- **Instructions to follow**: Rewrite all of the lines below as a numbered list, dropping any blank lines.
start
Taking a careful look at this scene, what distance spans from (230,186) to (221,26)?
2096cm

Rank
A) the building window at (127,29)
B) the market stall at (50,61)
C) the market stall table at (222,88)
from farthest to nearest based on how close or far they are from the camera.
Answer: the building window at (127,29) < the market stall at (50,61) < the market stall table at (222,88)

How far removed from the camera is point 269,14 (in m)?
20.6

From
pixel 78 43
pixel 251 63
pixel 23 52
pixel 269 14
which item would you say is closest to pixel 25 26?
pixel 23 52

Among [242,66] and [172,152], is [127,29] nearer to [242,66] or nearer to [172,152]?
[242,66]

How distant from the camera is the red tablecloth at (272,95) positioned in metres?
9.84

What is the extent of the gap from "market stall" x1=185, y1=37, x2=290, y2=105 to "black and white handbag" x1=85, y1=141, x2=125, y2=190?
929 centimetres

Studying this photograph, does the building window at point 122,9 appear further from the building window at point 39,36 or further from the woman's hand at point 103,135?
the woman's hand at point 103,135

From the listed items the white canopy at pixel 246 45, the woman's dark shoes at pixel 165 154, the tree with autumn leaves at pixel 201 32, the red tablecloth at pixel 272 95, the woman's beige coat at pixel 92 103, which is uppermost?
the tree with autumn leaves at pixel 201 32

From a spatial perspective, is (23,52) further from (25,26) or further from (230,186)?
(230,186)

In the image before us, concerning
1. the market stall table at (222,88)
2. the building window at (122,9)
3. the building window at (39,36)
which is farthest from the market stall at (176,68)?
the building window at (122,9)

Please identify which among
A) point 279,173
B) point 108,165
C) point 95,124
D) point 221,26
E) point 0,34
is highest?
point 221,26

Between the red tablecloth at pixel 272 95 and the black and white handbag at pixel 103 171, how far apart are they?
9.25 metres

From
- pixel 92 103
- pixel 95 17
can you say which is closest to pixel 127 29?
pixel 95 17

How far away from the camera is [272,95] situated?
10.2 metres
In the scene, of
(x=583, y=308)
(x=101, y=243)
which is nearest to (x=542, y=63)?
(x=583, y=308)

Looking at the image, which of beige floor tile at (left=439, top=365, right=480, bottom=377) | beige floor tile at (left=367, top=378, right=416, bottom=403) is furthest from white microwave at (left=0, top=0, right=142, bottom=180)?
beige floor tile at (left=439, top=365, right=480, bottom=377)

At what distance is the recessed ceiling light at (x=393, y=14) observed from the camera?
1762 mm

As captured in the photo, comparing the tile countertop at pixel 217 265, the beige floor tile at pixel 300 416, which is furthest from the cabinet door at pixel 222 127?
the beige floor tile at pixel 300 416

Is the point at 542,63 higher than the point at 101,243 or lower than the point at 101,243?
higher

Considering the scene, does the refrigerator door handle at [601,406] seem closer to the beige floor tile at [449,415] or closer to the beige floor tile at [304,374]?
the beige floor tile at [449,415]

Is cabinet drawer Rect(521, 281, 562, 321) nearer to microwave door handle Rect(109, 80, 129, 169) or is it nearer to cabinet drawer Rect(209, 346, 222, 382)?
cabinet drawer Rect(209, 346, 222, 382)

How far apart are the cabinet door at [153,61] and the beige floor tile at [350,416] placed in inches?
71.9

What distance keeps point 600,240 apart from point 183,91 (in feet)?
end
- **Answer below**:
1. Taking a careful look at this scene, what distance spans from (230,186) to (221,26)?
2. 2096cm
3. Rank
4. A) the building window at (127,29)
5. B) the market stall at (50,61)
6. C) the market stall table at (222,88)
7. from farthest to nearest based on how close or far they are from the camera.
8. Answer: the building window at (127,29) < the market stall at (50,61) < the market stall table at (222,88)
9. How far removed from the camera is point 269,14 (in m)?
10. 20.6
11. From
12. pixel 78 43
13. pixel 251 63
14. pixel 23 52
15. pixel 269 14
16. which item would you say is closest to pixel 25 26?
17. pixel 23 52
18. Among [242,66] and [172,152], is [127,29] nearer to [242,66] or nearer to [172,152]?
19. [242,66]
20. How distant from the camera is the red tablecloth at (272,95) positioned in metres?
21. 9.84
22. What is the extent of the gap from "market stall" x1=185, y1=37, x2=290, y2=105 to "black and white handbag" x1=85, y1=141, x2=125, y2=190?
23. 929 centimetres
24. Studying this photograph, does the building window at point 122,9 appear further from the building window at point 39,36 or further from the woman's hand at point 103,135?
25. the woman's hand at point 103,135
26. From the listed items the white canopy at pixel 246 45, the woman's dark shoes at pixel 165 154, the tree with autumn leaves at pixel 201 32, the red tablecloth at pixel 272 95, the woman's beige coat at pixel 92 103, which is uppermost?
27. the tree with autumn leaves at pixel 201 32
28. From a spatial perspective, is (23,52) further from (25,26) or further from (230,186)?
29. (230,186)
30. In the image before us, concerning
31. 1. the market stall table at (222,88)
32. 2. the building window at (122,9)
33. 3. the building window at (39,36)
34. which is farthest from the market stall at (176,68)?
35. the building window at (122,9)
36. Please identify which among
37. A) point 279,173
38. B) point 108,165
39. C) point 95,124
40. D) point 221,26
41. E) point 0,34
42. is highest?
43. point 221,26
44. Between the red tablecloth at pixel 272 95 and the black and white handbag at pixel 103 171, how far apart are they?
45. 9.25 metres
46. From
47. - pixel 92 103
48. - pixel 95 17
49. can you say which is closest to pixel 127 29?
50. pixel 95 17
51. How far away from the camera is [272,95] situated?
52. 10.2 metres
53. In the scene, of
54. (x=583, y=308)
55. (x=101, y=243)
56. which is nearest to (x=542, y=63)?
57. (x=583, y=308)
58. Looking at the image, which of beige floor tile at (left=439, top=365, right=480, bottom=377) | beige floor tile at (left=367, top=378, right=416, bottom=403) is furthest from white microwave at (left=0, top=0, right=142, bottom=180)?
59. beige floor tile at (left=439, top=365, right=480, bottom=377)
60. At what distance is the recessed ceiling light at (x=393, y=14) observed from the camera?
61. 1762 mm
62. As captured in the photo, comparing the tile countertop at pixel 217 265, the beige floor tile at pixel 300 416, which is furthest from the cabinet door at pixel 222 127?
63. the beige floor tile at pixel 300 416
64. Is the point at 542,63 higher than the point at 101,243 or lower than the point at 101,243?
65. higher
66. Considering the scene, does the refrigerator door handle at [601,406] seem closer to the beige floor tile at [449,415] or closer to the beige floor tile at [304,374]?
67. the beige floor tile at [449,415]
68. Is cabinet drawer Rect(521, 281, 562, 321) nearer to microwave door handle Rect(109, 80, 129, 169) or is it nearer to cabinet drawer Rect(209, 346, 222, 382)?
69. cabinet drawer Rect(209, 346, 222, 382)
70. How far apart are the cabinet door at [153,61] and the beige floor tile at [350,416] placed in inches?
71. 71.9
72. What distance keeps point 600,240 apart from point 183,91 (in feet)?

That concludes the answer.